On June 27, the Supreme Court, by a 6-to-3 vote, sided with the Trump administration, pausing rulings by three federal judges that blocked the executive order ending birthright citizenship. Mr. Zirin called the court’s conservative majority “politicians in robes” and “enablers of the Trump agenda.” Those judges, he said, “look like six North Korean generals telling Kim Jong-un, ‘You’re a winner.’ “
He said that Supreme Court of the United Kingdom judges he has spoken with are “just appalled by the politicization of our Supreme Court. The pretense that our Supreme Court is a disinterested, impartial tribunal free of politics that decides cases on the basis of law and precedent, I mean, it’s just a canard.”
Mr. Eisen called for its reform. “There’s no rule that you have to have nine people on the court. . . . We could comfortably add five people to the court. Congress needs to be bold enough to undertake those judiciary reforms.”

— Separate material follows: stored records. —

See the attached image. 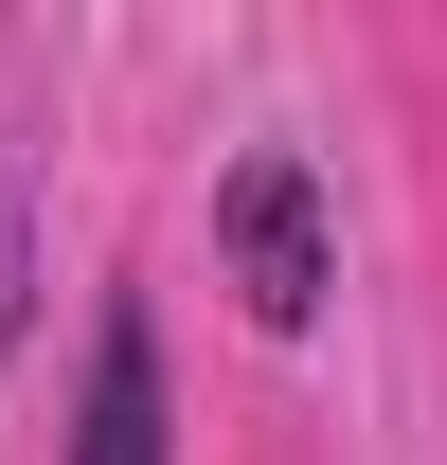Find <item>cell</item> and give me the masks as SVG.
Returning a JSON list of instances; mask_svg holds the SVG:
<instances>
[{
    "instance_id": "6da1fadb",
    "label": "cell",
    "mask_w": 447,
    "mask_h": 465,
    "mask_svg": "<svg viewBox=\"0 0 447 465\" xmlns=\"http://www.w3.org/2000/svg\"><path fill=\"white\" fill-rule=\"evenodd\" d=\"M233 287H251V322H269V341H304V322H323V287H340V251H323V179L286 162H233Z\"/></svg>"
},
{
    "instance_id": "7a4b0ae2",
    "label": "cell",
    "mask_w": 447,
    "mask_h": 465,
    "mask_svg": "<svg viewBox=\"0 0 447 465\" xmlns=\"http://www.w3.org/2000/svg\"><path fill=\"white\" fill-rule=\"evenodd\" d=\"M72 465H162V322H144V304H108V341H90Z\"/></svg>"
}]
</instances>
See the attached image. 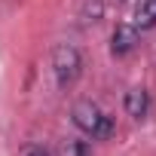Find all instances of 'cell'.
I'll list each match as a JSON object with an SVG mask.
<instances>
[{"instance_id":"obj_1","label":"cell","mask_w":156,"mask_h":156,"mask_svg":"<svg viewBox=\"0 0 156 156\" xmlns=\"http://www.w3.org/2000/svg\"><path fill=\"white\" fill-rule=\"evenodd\" d=\"M70 119L73 126L80 129L83 135H89L92 141H107L113 135V116H107L95 101H76L73 110H70Z\"/></svg>"},{"instance_id":"obj_2","label":"cell","mask_w":156,"mask_h":156,"mask_svg":"<svg viewBox=\"0 0 156 156\" xmlns=\"http://www.w3.org/2000/svg\"><path fill=\"white\" fill-rule=\"evenodd\" d=\"M52 73H55V86L70 89L83 73V55L73 43H58L52 49Z\"/></svg>"},{"instance_id":"obj_3","label":"cell","mask_w":156,"mask_h":156,"mask_svg":"<svg viewBox=\"0 0 156 156\" xmlns=\"http://www.w3.org/2000/svg\"><path fill=\"white\" fill-rule=\"evenodd\" d=\"M135 46H138V28H135V25H116V31H113V37H110V52H113L116 58H122V55H129Z\"/></svg>"},{"instance_id":"obj_4","label":"cell","mask_w":156,"mask_h":156,"mask_svg":"<svg viewBox=\"0 0 156 156\" xmlns=\"http://www.w3.org/2000/svg\"><path fill=\"white\" fill-rule=\"evenodd\" d=\"M122 107H126L129 116L144 119V116L150 113V92H147V89H129L126 98H122Z\"/></svg>"},{"instance_id":"obj_5","label":"cell","mask_w":156,"mask_h":156,"mask_svg":"<svg viewBox=\"0 0 156 156\" xmlns=\"http://www.w3.org/2000/svg\"><path fill=\"white\" fill-rule=\"evenodd\" d=\"M135 28L138 31L156 28V0H138L135 3Z\"/></svg>"},{"instance_id":"obj_6","label":"cell","mask_w":156,"mask_h":156,"mask_svg":"<svg viewBox=\"0 0 156 156\" xmlns=\"http://www.w3.org/2000/svg\"><path fill=\"white\" fill-rule=\"evenodd\" d=\"M89 153H92L89 141H76V138H70V141L61 144V156H89Z\"/></svg>"},{"instance_id":"obj_7","label":"cell","mask_w":156,"mask_h":156,"mask_svg":"<svg viewBox=\"0 0 156 156\" xmlns=\"http://www.w3.org/2000/svg\"><path fill=\"white\" fill-rule=\"evenodd\" d=\"M19 156H49V150H46L43 144H28V147H22Z\"/></svg>"}]
</instances>
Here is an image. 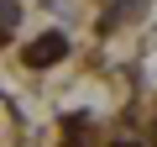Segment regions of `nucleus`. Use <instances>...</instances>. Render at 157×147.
<instances>
[{"mask_svg": "<svg viewBox=\"0 0 157 147\" xmlns=\"http://www.w3.org/2000/svg\"><path fill=\"white\" fill-rule=\"evenodd\" d=\"M63 47H68V42H63L58 32H47V42H37V47H26V63H52V58H58Z\"/></svg>", "mask_w": 157, "mask_h": 147, "instance_id": "1", "label": "nucleus"}]
</instances>
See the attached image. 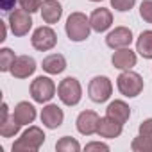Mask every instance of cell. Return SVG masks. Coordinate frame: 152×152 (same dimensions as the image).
Segmentation results:
<instances>
[{"mask_svg":"<svg viewBox=\"0 0 152 152\" xmlns=\"http://www.w3.org/2000/svg\"><path fill=\"white\" fill-rule=\"evenodd\" d=\"M64 31H66V36L70 41H84L90 38V32L93 31L91 25H90V18L84 15V13H79L75 11L72 13L68 18H66V23H64Z\"/></svg>","mask_w":152,"mask_h":152,"instance_id":"obj_1","label":"cell"},{"mask_svg":"<svg viewBox=\"0 0 152 152\" xmlns=\"http://www.w3.org/2000/svg\"><path fill=\"white\" fill-rule=\"evenodd\" d=\"M45 143V132L38 125H31L13 143V152H36Z\"/></svg>","mask_w":152,"mask_h":152,"instance_id":"obj_2","label":"cell"},{"mask_svg":"<svg viewBox=\"0 0 152 152\" xmlns=\"http://www.w3.org/2000/svg\"><path fill=\"white\" fill-rule=\"evenodd\" d=\"M116 86L124 97L134 99L143 91V77L132 70H122V73L116 79Z\"/></svg>","mask_w":152,"mask_h":152,"instance_id":"obj_3","label":"cell"},{"mask_svg":"<svg viewBox=\"0 0 152 152\" xmlns=\"http://www.w3.org/2000/svg\"><path fill=\"white\" fill-rule=\"evenodd\" d=\"M57 97L64 106H77L83 99V88L81 83L75 77H66L57 86Z\"/></svg>","mask_w":152,"mask_h":152,"instance_id":"obj_4","label":"cell"},{"mask_svg":"<svg viewBox=\"0 0 152 152\" xmlns=\"http://www.w3.org/2000/svg\"><path fill=\"white\" fill-rule=\"evenodd\" d=\"M31 97L34 102L38 104H47L54 99L56 95V84L50 77H45V75H39L31 83Z\"/></svg>","mask_w":152,"mask_h":152,"instance_id":"obj_5","label":"cell"},{"mask_svg":"<svg viewBox=\"0 0 152 152\" xmlns=\"http://www.w3.org/2000/svg\"><path fill=\"white\" fill-rule=\"evenodd\" d=\"M113 93V84L111 81L106 77V75H97L90 81V86H88V95L93 102L97 104H102L106 100H109Z\"/></svg>","mask_w":152,"mask_h":152,"instance_id":"obj_6","label":"cell"},{"mask_svg":"<svg viewBox=\"0 0 152 152\" xmlns=\"http://www.w3.org/2000/svg\"><path fill=\"white\" fill-rule=\"evenodd\" d=\"M31 43L36 50L39 52H48L56 47L57 43V34L56 31L50 27V25H41L38 27L34 32H32V38H31Z\"/></svg>","mask_w":152,"mask_h":152,"instance_id":"obj_7","label":"cell"},{"mask_svg":"<svg viewBox=\"0 0 152 152\" xmlns=\"http://www.w3.org/2000/svg\"><path fill=\"white\" fill-rule=\"evenodd\" d=\"M9 27H11V32L15 36H25L29 34L31 27H32V18H31V13L25 11V9H15L9 13Z\"/></svg>","mask_w":152,"mask_h":152,"instance_id":"obj_8","label":"cell"},{"mask_svg":"<svg viewBox=\"0 0 152 152\" xmlns=\"http://www.w3.org/2000/svg\"><path fill=\"white\" fill-rule=\"evenodd\" d=\"M132 43V31L129 27H115L107 36H106V45L113 50L125 48Z\"/></svg>","mask_w":152,"mask_h":152,"instance_id":"obj_9","label":"cell"},{"mask_svg":"<svg viewBox=\"0 0 152 152\" xmlns=\"http://www.w3.org/2000/svg\"><path fill=\"white\" fill-rule=\"evenodd\" d=\"M41 124L47 127V129H57L63 125V120H64V113L63 109L57 106V104H47L43 109H41Z\"/></svg>","mask_w":152,"mask_h":152,"instance_id":"obj_10","label":"cell"},{"mask_svg":"<svg viewBox=\"0 0 152 152\" xmlns=\"http://www.w3.org/2000/svg\"><path fill=\"white\" fill-rule=\"evenodd\" d=\"M36 72V61L31 56H16L13 66H11V75L16 79H27Z\"/></svg>","mask_w":152,"mask_h":152,"instance_id":"obj_11","label":"cell"},{"mask_svg":"<svg viewBox=\"0 0 152 152\" xmlns=\"http://www.w3.org/2000/svg\"><path fill=\"white\" fill-rule=\"evenodd\" d=\"M99 120H100V116L95 111H83V113H79L77 120H75V125H77V131L83 136H91V134H97Z\"/></svg>","mask_w":152,"mask_h":152,"instance_id":"obj_12","label":"cell"},{"mask_svg":"<svg viewBox=\"0 0 152 152\" xmlns=\"http://www.w3.org/2000/svg\"><path fill=\"white\" fill-rule=\"evenodd\" d=\"M90 25L95 32H106L113 25V15L106 7H99L90 15Z\"/></svg>","mask_w":152,"mask_h":152,"instance_id":"obj_13","label":"cell"},{"mask_svg":"<svg viewBox=\"0 0 152 152\" xmlns=\"http://www.w3.org/2000/svg\"><path fill=\"white\" fill-rule=\"evenodd\" d=\"M136 61H138L136 52H132L129 47L118 48V50H115L113 56H111V63H113V66L118 68V70H131L132 66H136Z\"/></svg>","mask_w":152,"mask_h":152,"instance_id":"obj_14","label":"cell"},{"mask_svg":"<svg viewBox=\"0 0 152 152\" xmlns=\"http://www.w3.org/2000/svg\"><path fill=\"white\" fill-rule=\"evenodd\" d=\"M122 129H124L122 124H118L116 120H113V118H109V116L106 115V116H102V118L99 120L97 134H99L100 138L113 140V138H118V136L122 134Z\"/></svg>","mask_w":152,"mask_h":152,"instance_id":"obj_15","label":"cell"},{"mask_svg":"<svg viewBox=\"0 0 152 152\" xmlns=\"http://www.w3.org/2000/svg\"><path fill=\"white\" fill-rule=\"evenodd\" d=\"M41 18L45 23L52 25V23H57L59 18L63 16V6L57 2V0H43L41 2Z\"/></svg>","mask_w":152,"mask_h":152,"instance_id":"obj_16","label":"cell"},{"mask_svg":"<svg viewBox=\"0 0 152 152\" xmlns=\"http://www.w3.org/2000/svg\"><path fill=\"white\" fill-rule=\"evenodd\" d=\"M13 116L15 120L20 124V125H29L36 120V107L29 102H18L15 106V111H13Z\"/></svg>","mask_w":152,"mask_h":152,"instance_id":"obj_17","label":"cell"},{"mask_svg":"<svg viewBox=\"0 0 152 152\" xmlns=\"http://www.w3.org/2000/svg\"><path fill=\"white\" fill-rule=\"evenodd\" d=\"M106 115L124 125L129 120V116H131V107L124 100H113V102H109V106L106 109Z\"/></svg>","mask_w":152,"mask_h":152,"instance_id":"obj_18","label":"cell"},{"mask_svg":"<svg viewBox=\"0 0 152 152\" xmlns=\"http://www.w3.org/2000/svg\"><path fill=\"white\" fill-rule=\"evenodd\" d=\"M41 68L50 73V75H57V73H63L66 70V59L64 56L61 54H50L47 56L43 61H41Z\"/></svg>","mask_w":152,"mask_h":152,"instance_id":"obj_19","label":"cell"},{"mask_svg":"<svg viewBox=\"0 0 152 152\" xmlns=\"http://www.w3.org/2000/svg\"><path fill=\"white\" fill-rule=\"evenodd\" d=\"M136 52L143 59H152V31H143L136 39Z\"/></svg>","mask_w":152,"mask_h":152,"instance_id":"obj_20","label":"cell"},{"mask_svg":"<svg viewBox=\"0 0 152 152\" xmlns=\"http://www.w3.org/2000/svg\"><path fill=\"white\" fill-rule=\"evenodd\" d=\"M20 127H22V125H20V124L15 120V116L11 115L9 118H6V120L0 122V134H2V138H13V136L18 134Z\"/></svg>","mask_w":152,"mask_h":152,"instance_id":"obj_21","label":"cell"},{"mask_svg":"<svg viewBox=\"0 0 152 152\" xmlns=\"http://www.w3.org/2000/svg\"><path fill=\"white\" fill-rule=\"evenodd\" d=\"M56 150L57 152H79L81 150V143L75 138H72V136H63L56 143Z\"/></svg>","mask_w":152,"mask_h":152,"instance_id":"obj_22","label":"cell"},{"mask_svg":"<svg viewBox=\"0 0 152 152\" xmlns=\"http://www.w3.org/2000/svg\"><path fill=\"white\" fill-rule=\"evenodd\" d=\"M131 148L134 152H152V136H136L131 143Z\"/></svg>","mask_w":152,"mask_h":152,"instance_id":"obj_23","label":"cell"},{"mask_svg":"<svg viewBox=\"0 0 152 152\" xmlns=\"http://www.w3.org/2000/svg\"><path fill=\"white\" fill-rule=\"evenodd\" d=\"M15 59H16V56L11 48H2L0 50V72H11Z\"/></svg>","mask_w":152,"mask_h":152,"instance_id":"obj_24","label":"cell"},{"mask_svg":"<svg viewBox=\"0 0 152 152\" xmlns=\"http://www.w3.org/2000/svg\"><path fill=\"white\" fill-rule=\"evenodd\" d=\"M140 16L152 25V0H143L140 4Z\"/></svg>","mask_w":152,"mask_h":152,"instance_id":"obj_25","label":"cell"},{"mask_svg":"<svg viewBox=\"0 0 152 152\" xmlns=\"http://www.w3.org/2000/svg\"><path fill=\"white\" fill-rule=\"evenodd\" d=\"M136 4V0H111V7L115 11H120V13H125V11H131Z\"/></svg>","mask_w":152,"mask_h":152,"instance_id":"obj_26","label":"cell"},{"mask_svg":"<svg viewBox=\"0 0 152 152\" xmlns=\"http://www.w3.org/2000/svg\"><path fill=\"white\" fill-rule=\"evenodd\" d=\"M18 2H20L22 9H25V11H29L32 15V13L41 9V2H43V0H18Z\"/></svg>","mask_w":152,"mask_h":152,"instance_id":"obj_27","label":"cell"},{"mask_svg":"<svg viewBox=\"0 0 152 152\" xmlns=\"http://www.w3.org/2000/svg\"><path fill=\"white\" fill-rule=\"evenodd\" d=\"M84 150H86V152H91V150H104V152H107L109 147H107L106 143H102V141H91V143H88V145L84 147Z\"/></svg>","mask_w":152,"mask_h":152,"instance_id":"obj_28","label":"cell"},{"mask_svg":"<svg viewBox=\"0 0 152 152\" xmlns=\"http://www.w3.org/2000/svg\"><path fill=\"white\" fill-rule=\"evenodd\" d=\"M140 134L143 136H152V118H147L140 124Z\"/></svg>","mask_w":152,"mask_h":152,"instance_id":"obj_29","label":"cell"},{"mask_svg":"<svg viewBox=\"0 0 152 152\" xmlns=\"http://www.w3.org/2000/svg\"><path fill=\"white\" fill-rule=\"evenodd\" d=\"M15 2L16 0H2V9L4 11H11L15 7Z\"/></svg>","mask_w":152,"mask_h":152,"instance_id":"obj_30","label":"cell"},{"mask_svg":"<svg viewBox=\"0 0 152 152\" xmlns=\"http://www.w3.org/2000/svg\"><path fill=\"white\" fill-rule=\"evenodd\" d=\"M0 27H2V36H0V41H4L6 39V23L0 22Z\"/></svg>","mask_w":152,"mask_h":152,"instance_id":"obj_31","label":"cell"},{"mask_svg":"<svg viewBox=\"0 0 152 152\" xmlns=\"http://www.w3.org/2000/svg\"><path fill=\"white\" fill-rule=\"evenodd\" d=\"M90 2H102V0H90Z\"/></svg>","mask_w":152,"mask_h":152,"instance_id":"obj_32","label":"cell"}]
</instances>
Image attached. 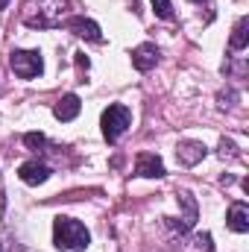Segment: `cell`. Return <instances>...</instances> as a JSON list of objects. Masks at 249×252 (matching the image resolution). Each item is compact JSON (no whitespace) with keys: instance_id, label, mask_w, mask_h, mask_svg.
<instances>
[{"instance_id":"cell-1","label":"cell","mask_w":249,"mask_h":252,"mask_svg":"<svg viewBox=\"0 0 249 252\" xmlns=\"http://www.w3.org/2000/svg\"><path fill=\"white\" fill-rule=\"evenodd\" d=\"M53 238H56L59 250H85L91 244L88 229L79 220H73V217H59L53 223Z\"/></svg>"},{"instance_id":"cell-2","label":"cell","mask_w":249,"mask_h":252,"mask_svg":"<svg viewBox=\"0 0 249 252\" xmlns=\"http://www.w3.org/2000/svg\"><path fill=\"white\" fill-rule=\"evenodd\" d=\"M129 124H132V115H129L126 106H121V103L109 106V109L103 112V135H106V141L115 144L126 129H129Z\"/></svg>"},{"instance_id":"cell-3","label":"cell","mask_w":249,"mask_h":252,"mask_svg":"<svg viewBox=\"0 0 249 252\" xmlns=\"http://www.w3.org/2000/svg\"><path fill=\"white\" fill-rule=\"evenodd\" d=\"M9 67L15 70V76H21V79H32V76H38L41 73V53L38 50H15L12 56H9Z\"/></svg>"},{"instance_id":"cell-4","label":"cell","mask_w":249,"mask_h":252,"mask_svg":"<svg viewBox=\"0 0 249 252\" xmlns=\"http://www.w3.org/2000/svg\"><path fill=\"white\" fill-rule=\"evenodd\" d=\"M18 176H21L24 185H44L50 179V167L44 161H24L21 170H18Z\"/></svg>"},{"instance_id":"cell-5","label":"cell","mask_w":249,"mask_h":252,"mask_svg":"<svg viewBox=\"0 0 249 252\" xmlns=\"http://www.w3.org/2000/svg\"><path fill=\"white\" fill-rule=\"evenodd\" d=\"M135 173L144 176V179H158V176H164V164H161L158 156H153V153H141L138 161H135Z\"/></svg>"},{"instance_id":"cell-6","label":"cell","mask_w":249,"mask_h":252,"mask_svg":"<svg viewBox=\"0 0 249 252\" xmlns=\"http://www.w3.org/2000/svg\"><path fill=\"white\" fill-rule=\"evenodd\" d=\"M176 158H179V164H196V161H202L205 158V147L199 144V141H182L179 147H176Z\"/></svg>"},{"instance_id":"cell-7","label":"cell","mask_w":249,"mask_h":252,"mask_svg":"<svg viewBox=\"0 0 249 252\" xmlns=\"http://www.w3.org/2000/svg\"><path fill=\"white\" fill-rule=\"evenodd\" d=\"M156 62H158V47L156 44H141V47L132 50V64L138 70H153Z\"/></svg>"},{"instance_id":"cell-8","label":"cell","mask_w":249,"mask_h":252,"mask_svg":"<svg viewBox=\"0 0 249 252\" xmlns=\"http://www.w3.org/2000/svg\"><path fill=\"white\" fill-rule=\"evenodd\" d=\"M226 220H229V229L232 232H249V208L247 202H235V205H229V214H226Z\"/></svg>"},{"instance_id":"cell-9","label":"cell","mask_w":249,"mask_h":252,"mask_svg":"<svg viewBox=\"0 0 249 252\" xmlns=\"http://www.w3.org/2000/svg\"><path fill=\"white\" fill-rule=\"evenodd\" d=\"M79 109H82L79 97H76V94H64L62 100L53 106V115H56L59 121H64V124H67V121H73V118L79 115Z\"/></svg>"},{"instance_id":"cell-10","label":"cell","mask_w":249,"mask_h":252,"mask_svg":"<svg viewBox=\"0 0 249 252\" xmlns=\"http://www.w3.org/2000/svg\"><path fill=\"white\" fill-rule=\"evenodd\" d=\"M67 30H73L76 35H82V38H88V41H100L103 35H100V27L94 24V21H85V18H70L67 21Z\"/></svg>"},{"instance_id":"cell-11","label":"cell","mask_w":249,"mask_h":252,"mask_svg":"<svg viewBox=\"0 0 249 252\" xmlns=\"http://www.w3.org/2000/svg\"><path fill=\"white\" fill-rule=\"evenodd\" d=\"M179 202L185 205V217H179L182 223H173V226H176L179 232H187V229L196 223V202H193V196H190L187 190H182V193H179Z\"/></svg>"},{"instance_id":"cell-12","label":"cell","mask_w":249,"mask_h":252,"mask_svg":"<svg viewBox=\"0 0 249 252\" xmlns=\"http://www.w3.org/2000/svg\"><path fill=\"white\" fill-rule=\"evenodd\" d=\"M249 21L247 18H241V21H238V24H235V32H232V38H229V47H232V50H244V47H247L249 44Z\"/></svg>"},{"instance_id":"cell-13","label":"cell","mask_w":249,"mask_h":252,"mask_svg":"<svg viewBox=\"0 0 249 252\" xmlns=\"http://www.w3.org/2000/svg\"><path fill=\"white\" fill-rule=\"evenodd\" d=\"M150 3H153V12H156L158 18H164V21L173 18V6H170V0H150Z\"/></svg>"},{"instance_id":"cell-14","label":"cell","mask_w":249,"mask_h":252,"mask_svg":"<svg viewBox=\"0 0 249 252\" xmlns=\"http://www.w3.org/2000/svg\"><path fill=\"white\" fill-rule=\"evenodd\" d=\"M24 144H27L30 150H35V153H38V150H44V144H47V141H44V135H41V132H27V135H24Z\"/></svg>"},{"instance_id":"cell-15","label":"cell","mask_w":249,"mask_h":252,"mask_svg":"<svg viewBox=\"0 0 249 252\" xmlns=\"http://www.w3.org/2000/svg\"><path fill=\"white\" fill-rule=\"evenodd\" d=\"M196 247H199L202 252H211V250H214V244H211V235H208V232H205V235H196Z\"/></svg>"},{"instance_id":"cell-16","label":"cell","mask_w":249,"mask_h":252,"mask_svg":"<svg viewBox=\"0 0 249 252\" xmlns=\"http://www.w3.org/2000/svg\"><path fill=\"white\" fill-rule=\"evenodd\" d=\"M76 64H79V67H85V70H88V59H85V56H82V53H79V59H76Z\"/></svg>"},{"instance_id":"cell-17","label":"cell","mask_w":249,"mask_h":252,"mask_svg":"<svg viewBox=\"0 0 249 252\" xmlns=\"http://www.w3.org/2000/svg\"><path fill=\"white\" fill-rule=\"evenodd\" d=\"M9 6V0H0V9H6Z\"/></svg>"},{"instance_id":"cell-18","label":"cell","mask_w":249,"mask_h":252,"mask_svg":"<svg viewBox=\"0 0 249 252\" xmlns=\"http://www.w3.org/2000/svg\"><path fill=\"white\" fill-rule=\"evenodd\" d=\"M3 196H6V193H0V211H3Z\"/></svg>"},{"instance_id":"cell-19","label":"cell","mask_w":249,"mask_h":252,"mask_svg":"<svg viewBox=\"0 0 249 252\" xmlns=\"http://www.w3.org/2000/svg\"><path fill=\"white\" fill-rule=\"evenodd\" d=\"M190 3H202V0H190Z\"/></svg>"}]
</instances>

“This Congress? ” Mr. Zirin asked.
“A Congress,” Mr. Eisen replied. “This Congress is not long for this world, Jim. . . . I refuse, I refuse to let Donald Trump take away hope from us. Yes, it’s a steep path, and the Supreme Court made the legal path steeper. Well, we’ll just run twice as hard. And that’s what we’re doing.” If the American people are determined to keep their democracy, he said, “the Supreme Court, the Roberts MAGA majority, will not be able to stop them. . . . I’m optimistic that the American people and the American idea are bigger than these six partisans.”
Ms. Corke urged the audience to join their local chapter of Indivisible and to participate in demonstrations against the administration. “Another trend that’s been heartening to me: Just this year, we’ve started to get thousands and thousands of people giving $10, $15, $20, signing up, asking what they can do. . . . It’s not partisan anymore. It’s not Republican versus Democrat. It’s right versus wrong. It’s humane versus cruelty.”
What the Trump administration is trying to do, she said, “is bring us back in time to the pre-civil rights movement.” But “when we fight back, we can win. History has shown us that. We have seen it in the mobilization of the protests, with No Kings, that when we fight back, the people have a lot of power.”
While the courts play a very important role, “ultimately, it’s going to be up to the American people,” Mr. Eisen agreed. “Donald Trump cannot sufficiently dismantle this experiment.” Voter turnout in gubernatorial elections in New Jersey and Virginia this year, the midterm elections in 2026, and the presidential election in 2028 can assure that, he said. “Susan and I know from our international work: Far more entrenched autocratic regimes than the six-month-old Trump administration have been peacefully and lawfully evicted by voters expressing their will.”
“It’s about throwing sand in the gears of that machinery,” Mr. Romero said. “Grind them down, make them play Whac-A-Mole.”
“We just have to keep putting that litigation sand in the gears,” Mr. Eisen agreed, “keep doing our thing, and hope that the American people, our ultimate guardrail, come through for us.”